Biocon’s involvement suggests a role for biosimilar insulin. What is your perspective on the potential of biosimilars to disrupt pricing structures and increase access, and what are the regulatory or market barriers?
The entry of quality-assured biosimilar insulins has significant potential to improve both availability and affordability in LMICs, especially with the recent expiration of patents on several long-acting insulins. While the global insulin market is still largely dominated by a few major manufacturers, several biosimilar companies (including Biocon, but also the likes of Gan & Lee, and Wockhardt) are already producing and supplying insulin in LMICs. In fact, biosimilars hold a meaningful share of the human insulin market in these regions.
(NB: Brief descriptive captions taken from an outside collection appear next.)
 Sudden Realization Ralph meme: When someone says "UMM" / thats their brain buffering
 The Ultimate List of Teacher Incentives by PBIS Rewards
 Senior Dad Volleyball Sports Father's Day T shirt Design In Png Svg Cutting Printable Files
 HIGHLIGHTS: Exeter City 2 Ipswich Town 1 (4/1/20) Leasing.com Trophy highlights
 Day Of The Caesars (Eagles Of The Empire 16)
However, biosimilars still face barriers to price disruption and expanded access. These include scaling production, overcoming brand loyalty to companies like Lilly, Novo Nordisk, and Sanofi, and navigating complex, inconsistent regulatory environments. One regulatory challenge is the lack of harmonized approval pathways across countries, which can delay market entry and create uncertainty, as some countries require additional trials or varying standards for approval.
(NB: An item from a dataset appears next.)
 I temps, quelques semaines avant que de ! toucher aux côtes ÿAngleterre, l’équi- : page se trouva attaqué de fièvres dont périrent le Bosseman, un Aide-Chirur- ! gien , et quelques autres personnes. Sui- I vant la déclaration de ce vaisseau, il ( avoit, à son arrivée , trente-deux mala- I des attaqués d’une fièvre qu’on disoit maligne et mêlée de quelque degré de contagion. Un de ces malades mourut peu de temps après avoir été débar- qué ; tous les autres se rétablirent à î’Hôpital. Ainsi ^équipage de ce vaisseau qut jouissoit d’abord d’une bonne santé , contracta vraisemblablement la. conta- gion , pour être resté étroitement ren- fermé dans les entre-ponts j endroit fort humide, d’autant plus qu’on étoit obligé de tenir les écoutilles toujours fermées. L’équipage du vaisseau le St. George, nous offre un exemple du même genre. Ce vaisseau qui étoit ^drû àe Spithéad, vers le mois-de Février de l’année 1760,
Beyond product donations and education, what further long-term commitments would you like to see from insulin manufacturers?
Donations can be critical, but they aren’t long-term solutions. The largest insulin manufacturers, due to their dominant market positions and the lifesaving nature of their products, have a responsibility to ensure a consistent and affordable insulin supply, not just through donations, but through commercial operations.
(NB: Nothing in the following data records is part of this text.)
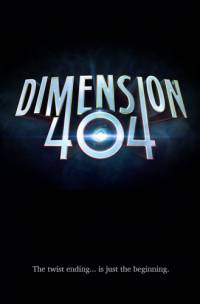 Сериал Измерение 404 1 Сезон все серии подряд / Dimension 404 (2017)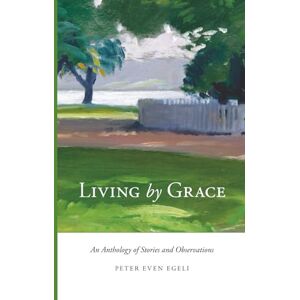 Egeli, Peter Even Living by Grace: An Anthology of Stories and Observations Egeli, Peter Even Living by Grace: An Anthology of Stories and Observations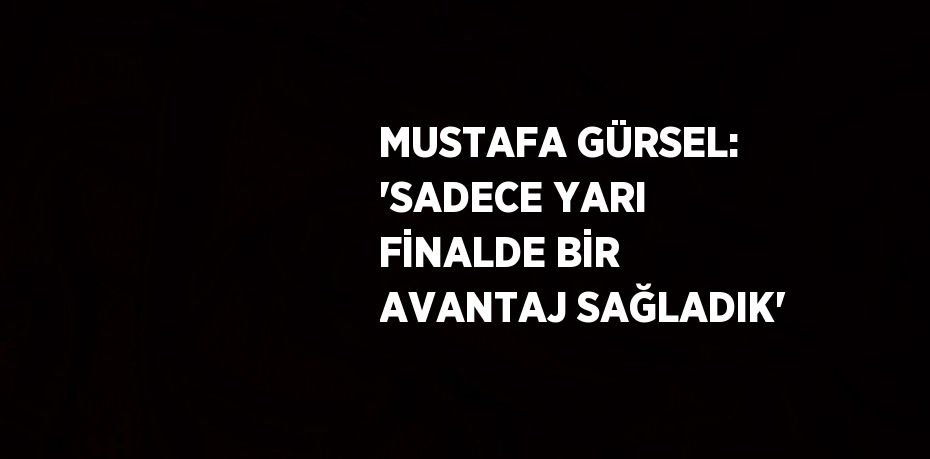 MUSTAFA GÜRSEL: 'SADECE YARI FİNALDE BİR AVANTAJ SAĞLADIK'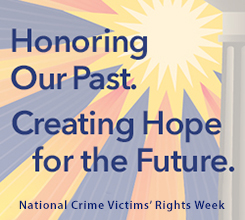 2019 National Crime Victims' Service Awards National Crime Victims' Rights Week: Honoring Our Past. Creating Hope for the Future.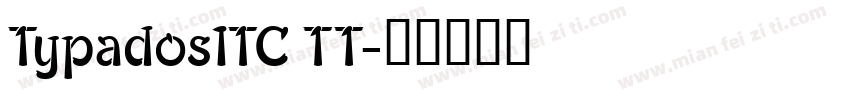 TypadosITC TT字体转换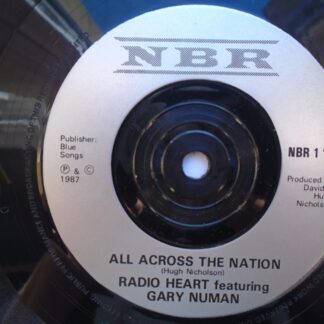 Radio Heart All Across The Nation 7" NBR NBR1 EX 1987 featuring Gary Numan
Today, the affordability of insulin remains an issue. While human insulins are more widely available and affordable than analog insulins in LMICs, they’re still out of reach for many. Analogue insulins, priced 6-8 times higher, are even more difficult to access. Over the years, companies have introduced price ceilings, discounts, and subsidies (the Foundation’s 2022 Access to Insulin paper provides an overview of past actions) but these efforts have been patchy, mainly covering human insulin or focusing on a limited set of countries. More recently, companies like Sanofi and Novo Nordisk have launched more comprehensive initiatives, Sanofi’s Global Health Unit and Novo Nordisk’s iCare initiative, to tackle access and affordability barriers.
Moving forward, we expect companies to expand pricing and affordability strategies to more countries and insulin products. This should include companies working with governments to build demand, participating in tenders, and offering lower prices through tailored pricing approaches such as setting different prices for public buyers, private providers, and out-of-pocket payers. Biosimilar companies also have a key role to play by registering and introducing their products in LMICs.
What are your hopes for the future of diabetes treatments, especially for children and young people?
I hope we get to a point where no child or young person misses out on diabetes care just because of where they live, or because their country doesn’t happen to be part of a company-backed programme. Everyone should have access to affordable insulin and basic tools like syringes and glucose monitors —whether they live in a big city, a small rural town, or anywhere in Africa or Europe. Children and young people also need more options, including access to newer insulins that are usually way out of reach in many places. When they grow up, they shouldn’t suddenly lose support just because they’ve aged out of a programme. Governments need to prioritize diabetes in health financing and give companies more certainty around demand and procurement. At the same time, companies must keep collaborating with health systems, ensuring a steady supply and affordable pricing, and working toward truly sustainable access.